Respecto a la primera, el visitante enseguida podrá explicarse una producción comparativamente tan corta debido a que la mayor parte de las cosas de Antonio López están, por así decirlo, trabajadísimas -y no, por cierto, porque el mérito de ese trabajo resida, como la ingenuidad popular supone, en el labrado virtuoso de detallados primores, sino por su sustancia dramática de tientos, dudas, vueltas y revueltas-, pero, además, que su arte comporta uso de géneros, materiales, técnicas y hasta formatos variadísimos.
Fanatismo creativo
Se trata, así, pues, de una producción corta de alguien que no ha dejado de trabajar y que no ha dejado de plantearse desafíos y dificultades de todo tipo. Con todo, en el mito de la tardanza con que Antonio López ¿termina? sus obras hay otro factor también más relevante que el que le atribuye ser un creador lento de por sí - u obligado a serlo por esa minuciosidad realista enfrascada en el pormenor. Ese factor creo que se explica admirablemente en la bella película de Víctor Erice -El sol del membrillo-, pero también es perceptible observando con atención el conjunto de su obra.Es el factor genuinamente moderno del tiempo. Me explico: no perder mucho tiempo para pintar bien algo inmutable, sino apurar al máximo la representación pictórica para que sea lo más absolutamente fiel a un modelo transido por el tiempo; es lo que, desde mi punto de vista, debe llamarse iluminar la verdad, puesto que la luz es el reloj de la naturaleza.

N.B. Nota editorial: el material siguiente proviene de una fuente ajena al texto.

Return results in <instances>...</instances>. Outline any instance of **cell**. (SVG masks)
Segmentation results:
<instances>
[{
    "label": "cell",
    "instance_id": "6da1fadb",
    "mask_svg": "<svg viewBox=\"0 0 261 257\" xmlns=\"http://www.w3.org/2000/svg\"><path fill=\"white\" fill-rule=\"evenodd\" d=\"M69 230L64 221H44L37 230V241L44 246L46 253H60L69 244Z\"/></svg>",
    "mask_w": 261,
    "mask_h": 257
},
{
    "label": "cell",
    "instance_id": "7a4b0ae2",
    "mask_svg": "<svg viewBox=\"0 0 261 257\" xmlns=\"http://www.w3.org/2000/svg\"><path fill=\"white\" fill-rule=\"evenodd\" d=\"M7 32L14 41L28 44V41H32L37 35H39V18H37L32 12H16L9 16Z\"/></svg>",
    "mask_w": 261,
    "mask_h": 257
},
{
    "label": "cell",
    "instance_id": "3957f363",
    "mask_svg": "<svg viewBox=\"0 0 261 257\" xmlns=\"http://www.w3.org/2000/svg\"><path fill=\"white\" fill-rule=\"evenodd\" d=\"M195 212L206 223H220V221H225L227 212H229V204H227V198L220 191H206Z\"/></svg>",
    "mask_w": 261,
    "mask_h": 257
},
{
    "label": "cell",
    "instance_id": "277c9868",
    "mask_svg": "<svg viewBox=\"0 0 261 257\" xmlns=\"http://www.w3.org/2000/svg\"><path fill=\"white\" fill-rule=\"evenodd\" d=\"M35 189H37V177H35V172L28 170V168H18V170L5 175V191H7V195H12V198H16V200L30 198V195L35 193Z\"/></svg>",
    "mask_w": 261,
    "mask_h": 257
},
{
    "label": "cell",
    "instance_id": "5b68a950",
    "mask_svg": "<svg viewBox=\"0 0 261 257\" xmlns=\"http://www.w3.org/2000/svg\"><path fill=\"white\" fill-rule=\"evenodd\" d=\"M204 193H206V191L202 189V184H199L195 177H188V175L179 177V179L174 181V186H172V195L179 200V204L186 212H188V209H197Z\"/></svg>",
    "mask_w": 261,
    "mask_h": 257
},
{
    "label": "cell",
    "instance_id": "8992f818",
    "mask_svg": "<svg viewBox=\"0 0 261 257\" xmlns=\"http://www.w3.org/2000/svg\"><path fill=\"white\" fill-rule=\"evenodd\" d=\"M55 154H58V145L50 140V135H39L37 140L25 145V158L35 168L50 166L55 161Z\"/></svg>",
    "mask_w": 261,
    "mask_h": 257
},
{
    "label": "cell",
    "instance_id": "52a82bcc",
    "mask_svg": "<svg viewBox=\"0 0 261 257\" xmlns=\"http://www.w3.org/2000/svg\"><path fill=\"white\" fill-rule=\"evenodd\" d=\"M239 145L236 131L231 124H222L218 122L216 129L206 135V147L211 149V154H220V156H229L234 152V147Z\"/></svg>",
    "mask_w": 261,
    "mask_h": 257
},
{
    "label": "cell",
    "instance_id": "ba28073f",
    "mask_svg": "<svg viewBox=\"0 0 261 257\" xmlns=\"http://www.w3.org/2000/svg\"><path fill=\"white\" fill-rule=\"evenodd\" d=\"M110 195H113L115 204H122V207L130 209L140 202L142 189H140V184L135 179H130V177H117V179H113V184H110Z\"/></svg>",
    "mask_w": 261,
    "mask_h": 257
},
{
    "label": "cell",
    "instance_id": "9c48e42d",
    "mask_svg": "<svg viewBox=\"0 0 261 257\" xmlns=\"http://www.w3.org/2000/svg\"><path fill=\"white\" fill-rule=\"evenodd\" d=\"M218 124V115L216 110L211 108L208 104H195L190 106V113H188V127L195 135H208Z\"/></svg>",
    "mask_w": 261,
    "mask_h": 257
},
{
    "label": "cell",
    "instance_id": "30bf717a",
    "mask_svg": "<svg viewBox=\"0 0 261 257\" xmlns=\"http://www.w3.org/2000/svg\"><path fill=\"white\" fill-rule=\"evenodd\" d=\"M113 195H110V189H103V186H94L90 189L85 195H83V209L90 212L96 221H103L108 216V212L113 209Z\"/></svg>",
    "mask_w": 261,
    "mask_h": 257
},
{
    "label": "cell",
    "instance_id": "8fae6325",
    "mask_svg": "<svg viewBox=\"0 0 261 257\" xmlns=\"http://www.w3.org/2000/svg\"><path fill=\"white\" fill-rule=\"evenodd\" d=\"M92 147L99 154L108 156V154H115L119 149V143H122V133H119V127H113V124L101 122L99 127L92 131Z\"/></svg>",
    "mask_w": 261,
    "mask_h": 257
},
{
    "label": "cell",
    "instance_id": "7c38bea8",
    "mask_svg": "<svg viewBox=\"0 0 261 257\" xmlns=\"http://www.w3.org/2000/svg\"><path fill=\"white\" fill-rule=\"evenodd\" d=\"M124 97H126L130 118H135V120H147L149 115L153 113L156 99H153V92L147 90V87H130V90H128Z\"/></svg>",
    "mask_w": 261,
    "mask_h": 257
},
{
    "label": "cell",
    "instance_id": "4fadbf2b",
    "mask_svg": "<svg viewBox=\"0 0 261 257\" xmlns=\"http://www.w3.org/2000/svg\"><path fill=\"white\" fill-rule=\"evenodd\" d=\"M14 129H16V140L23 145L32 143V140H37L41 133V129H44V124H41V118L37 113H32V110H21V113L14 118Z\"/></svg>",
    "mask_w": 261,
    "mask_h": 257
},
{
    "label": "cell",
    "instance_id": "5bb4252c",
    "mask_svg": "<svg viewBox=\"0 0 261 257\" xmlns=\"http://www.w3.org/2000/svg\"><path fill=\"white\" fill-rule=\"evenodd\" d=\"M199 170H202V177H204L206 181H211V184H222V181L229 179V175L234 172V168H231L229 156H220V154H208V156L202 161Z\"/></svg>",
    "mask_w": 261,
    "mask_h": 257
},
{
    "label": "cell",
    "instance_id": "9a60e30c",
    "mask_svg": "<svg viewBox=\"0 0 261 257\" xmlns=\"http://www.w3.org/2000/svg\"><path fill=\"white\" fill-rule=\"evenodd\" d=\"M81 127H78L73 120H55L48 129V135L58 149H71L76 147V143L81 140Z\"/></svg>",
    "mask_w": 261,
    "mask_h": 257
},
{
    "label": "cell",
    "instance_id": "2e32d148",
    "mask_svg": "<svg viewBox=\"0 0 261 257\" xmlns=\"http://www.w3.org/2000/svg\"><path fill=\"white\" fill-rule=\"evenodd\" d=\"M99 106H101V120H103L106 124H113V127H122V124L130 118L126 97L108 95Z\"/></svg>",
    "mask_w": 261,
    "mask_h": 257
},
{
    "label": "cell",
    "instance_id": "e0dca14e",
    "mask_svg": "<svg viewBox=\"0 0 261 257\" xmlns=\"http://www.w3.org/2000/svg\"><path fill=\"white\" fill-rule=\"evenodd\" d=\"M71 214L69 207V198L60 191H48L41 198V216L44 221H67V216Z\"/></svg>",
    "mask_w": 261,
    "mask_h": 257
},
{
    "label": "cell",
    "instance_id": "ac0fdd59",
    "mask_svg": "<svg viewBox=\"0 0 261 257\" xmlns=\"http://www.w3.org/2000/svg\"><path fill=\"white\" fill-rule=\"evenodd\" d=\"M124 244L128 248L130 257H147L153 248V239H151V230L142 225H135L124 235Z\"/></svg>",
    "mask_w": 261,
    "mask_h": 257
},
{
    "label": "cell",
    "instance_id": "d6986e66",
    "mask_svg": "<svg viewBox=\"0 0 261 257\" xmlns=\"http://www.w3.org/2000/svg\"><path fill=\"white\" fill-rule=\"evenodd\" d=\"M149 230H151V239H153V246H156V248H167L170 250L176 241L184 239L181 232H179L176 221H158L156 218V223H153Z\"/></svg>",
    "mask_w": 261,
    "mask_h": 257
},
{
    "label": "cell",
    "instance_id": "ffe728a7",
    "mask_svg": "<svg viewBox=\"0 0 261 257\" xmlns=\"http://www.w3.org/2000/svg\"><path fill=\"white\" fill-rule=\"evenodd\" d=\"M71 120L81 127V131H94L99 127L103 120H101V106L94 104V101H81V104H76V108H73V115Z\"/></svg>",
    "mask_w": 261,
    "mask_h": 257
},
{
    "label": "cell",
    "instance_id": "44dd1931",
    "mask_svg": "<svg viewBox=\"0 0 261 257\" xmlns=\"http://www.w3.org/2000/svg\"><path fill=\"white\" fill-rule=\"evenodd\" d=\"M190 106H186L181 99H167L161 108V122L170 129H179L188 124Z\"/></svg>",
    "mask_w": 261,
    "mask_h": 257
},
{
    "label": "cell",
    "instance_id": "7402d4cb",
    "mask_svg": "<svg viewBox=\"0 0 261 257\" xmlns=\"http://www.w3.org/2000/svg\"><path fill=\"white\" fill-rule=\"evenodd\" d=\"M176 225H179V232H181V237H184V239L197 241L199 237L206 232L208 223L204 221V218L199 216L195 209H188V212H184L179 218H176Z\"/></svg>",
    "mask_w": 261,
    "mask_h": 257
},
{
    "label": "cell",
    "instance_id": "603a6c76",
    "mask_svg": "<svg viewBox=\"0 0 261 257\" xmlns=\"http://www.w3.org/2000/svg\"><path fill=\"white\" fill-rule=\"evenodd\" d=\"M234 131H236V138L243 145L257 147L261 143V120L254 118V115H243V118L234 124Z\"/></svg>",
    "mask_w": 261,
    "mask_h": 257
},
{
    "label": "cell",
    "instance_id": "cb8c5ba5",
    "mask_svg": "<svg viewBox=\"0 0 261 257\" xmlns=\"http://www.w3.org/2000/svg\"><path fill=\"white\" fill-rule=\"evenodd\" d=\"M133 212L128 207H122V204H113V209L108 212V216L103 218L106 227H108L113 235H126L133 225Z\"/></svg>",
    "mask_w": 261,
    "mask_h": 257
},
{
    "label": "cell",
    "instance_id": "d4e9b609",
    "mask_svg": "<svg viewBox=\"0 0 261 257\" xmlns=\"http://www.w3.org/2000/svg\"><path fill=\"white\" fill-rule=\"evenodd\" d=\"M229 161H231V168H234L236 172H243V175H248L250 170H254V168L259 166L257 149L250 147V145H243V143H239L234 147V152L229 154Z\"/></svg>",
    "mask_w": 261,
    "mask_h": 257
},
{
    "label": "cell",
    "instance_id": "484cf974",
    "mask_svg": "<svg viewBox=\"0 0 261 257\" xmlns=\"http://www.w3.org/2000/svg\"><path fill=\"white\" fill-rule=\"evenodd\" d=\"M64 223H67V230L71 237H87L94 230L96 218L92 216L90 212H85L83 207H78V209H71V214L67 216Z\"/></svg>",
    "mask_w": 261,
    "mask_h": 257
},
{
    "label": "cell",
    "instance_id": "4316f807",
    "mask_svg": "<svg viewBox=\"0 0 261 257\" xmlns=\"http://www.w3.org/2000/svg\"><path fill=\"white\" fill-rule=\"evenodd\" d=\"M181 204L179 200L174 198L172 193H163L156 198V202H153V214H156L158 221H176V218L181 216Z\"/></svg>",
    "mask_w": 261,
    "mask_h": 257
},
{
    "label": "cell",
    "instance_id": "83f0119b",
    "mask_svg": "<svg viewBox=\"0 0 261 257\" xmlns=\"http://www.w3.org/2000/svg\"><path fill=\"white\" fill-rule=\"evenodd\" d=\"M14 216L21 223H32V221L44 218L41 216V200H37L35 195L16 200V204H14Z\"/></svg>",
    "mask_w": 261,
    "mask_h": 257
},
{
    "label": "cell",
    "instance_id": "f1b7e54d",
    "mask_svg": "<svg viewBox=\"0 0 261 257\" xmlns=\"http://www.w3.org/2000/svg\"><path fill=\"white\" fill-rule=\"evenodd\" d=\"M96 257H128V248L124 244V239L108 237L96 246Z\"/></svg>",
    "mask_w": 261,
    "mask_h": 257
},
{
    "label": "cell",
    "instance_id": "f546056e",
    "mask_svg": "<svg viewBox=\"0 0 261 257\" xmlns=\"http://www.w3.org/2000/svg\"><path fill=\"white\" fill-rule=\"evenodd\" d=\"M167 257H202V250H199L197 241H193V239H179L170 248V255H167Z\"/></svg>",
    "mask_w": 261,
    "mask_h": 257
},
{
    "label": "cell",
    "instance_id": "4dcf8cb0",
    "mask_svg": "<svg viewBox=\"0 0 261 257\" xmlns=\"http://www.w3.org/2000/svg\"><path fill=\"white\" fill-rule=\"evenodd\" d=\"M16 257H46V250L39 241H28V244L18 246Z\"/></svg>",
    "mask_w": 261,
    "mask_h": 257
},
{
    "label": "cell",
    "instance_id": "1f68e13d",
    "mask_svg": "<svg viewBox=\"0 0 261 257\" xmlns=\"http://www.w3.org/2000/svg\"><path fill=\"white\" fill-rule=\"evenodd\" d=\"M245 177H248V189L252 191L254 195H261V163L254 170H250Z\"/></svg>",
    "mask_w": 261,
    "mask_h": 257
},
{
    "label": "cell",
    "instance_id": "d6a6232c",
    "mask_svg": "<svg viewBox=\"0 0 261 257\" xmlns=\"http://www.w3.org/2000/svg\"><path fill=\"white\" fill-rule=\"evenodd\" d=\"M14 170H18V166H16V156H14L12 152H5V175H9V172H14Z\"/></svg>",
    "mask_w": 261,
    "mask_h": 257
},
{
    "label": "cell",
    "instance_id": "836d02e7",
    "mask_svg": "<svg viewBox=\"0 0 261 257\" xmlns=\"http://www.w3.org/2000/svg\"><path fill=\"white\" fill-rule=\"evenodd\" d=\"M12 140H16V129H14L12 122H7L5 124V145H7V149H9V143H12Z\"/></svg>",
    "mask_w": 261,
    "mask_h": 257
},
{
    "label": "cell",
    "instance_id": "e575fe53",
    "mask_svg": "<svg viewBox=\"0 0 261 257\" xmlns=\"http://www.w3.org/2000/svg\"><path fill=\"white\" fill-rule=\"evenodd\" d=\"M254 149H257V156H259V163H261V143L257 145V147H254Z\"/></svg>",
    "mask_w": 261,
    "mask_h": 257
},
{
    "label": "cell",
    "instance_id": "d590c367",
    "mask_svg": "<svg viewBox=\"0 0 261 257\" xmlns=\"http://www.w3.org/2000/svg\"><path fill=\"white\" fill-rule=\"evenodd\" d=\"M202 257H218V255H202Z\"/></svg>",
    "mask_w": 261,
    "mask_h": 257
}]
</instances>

Esa conciencia temporal de la realidad, genuinamente moderna, es la que le lleva a Antonio López no sólo a una estricta y ascética fidelidad a la percepción concreta que le ha inspirado, de tal manera que cualquier modificación de lo inspiradamente entrevisto supone la imposibilidad de continuar con un cuadro, sino a tratar de plasmar las vicisitudes temporales que continua y sutilmente van modificando un objeto mientras es pintado. En este sentido, los cuadros de Antonio López, como los de Vermeer, están plenos de incidencias por debajo de una apariencia encalmada. Lo intenta, además, en pleno fanatismo creativo, de forma distinta de la de los impresionistas, que es la ortodoxamente -la convencionalmente- moderna, pero, en absoluto, como algunos creen, la que encarna lo moderno en sí.
Por lo demás, esta retrospectiva pone en evidencia la accidentada y muy dramática evolución de Antonio López, que puede, si se quiere, hasta dividirse en tres etapas bien diferenciadas: la primera, hasta aproximadamente los últimos años de los cincuenta, donde se entrecruzan huellas españolas e italianas; la segunda, que abarca una parte de los sesenta, en la que en cierta atmósfera del surrealismo mágico se juntan los elementos texturales del informalismo y hasta del nouveau réalisme, y la tercera y última, que enfrenta a Antonio López más claramente con el problema antes descrito de la verdad temporalizada, que está toda ella bajo el encantamiento de la luz y de las luces.
Poesía de lo fugaz
No me da miedo contar de una manera tan simple algo de suyo muchísimo más complejo porque cuento ahora con la ventaja de la comprensión del visitante de la exposición, donde se puede comprobar otras muchas cosas, como el valor autónomo que concede Antonio López a cada uno de los géneros y técnicas, que pueden reflejar una obsesión común, pero que de ninguna manera lo hacen igual, lo cual nos obligaría a subdivisiones y matizaciones sin fin, casi tan interminables como algunos de los proyectos de este artista.Esta amplia retrospectiva, en definitiva, nos revela a un artista que se encuentra obsesionado con la verdad más que con la realidad, pero con un concepto de la verdad dramáticamente moderno, lo que supone esencia y existencia, ética y estética, una verdad temporalizada, fugaz, móvil, cambiante, casi inaprensible... Con esta loca poesía asienta sus reales Antonio López García, con su paso y su luz, muy suyo.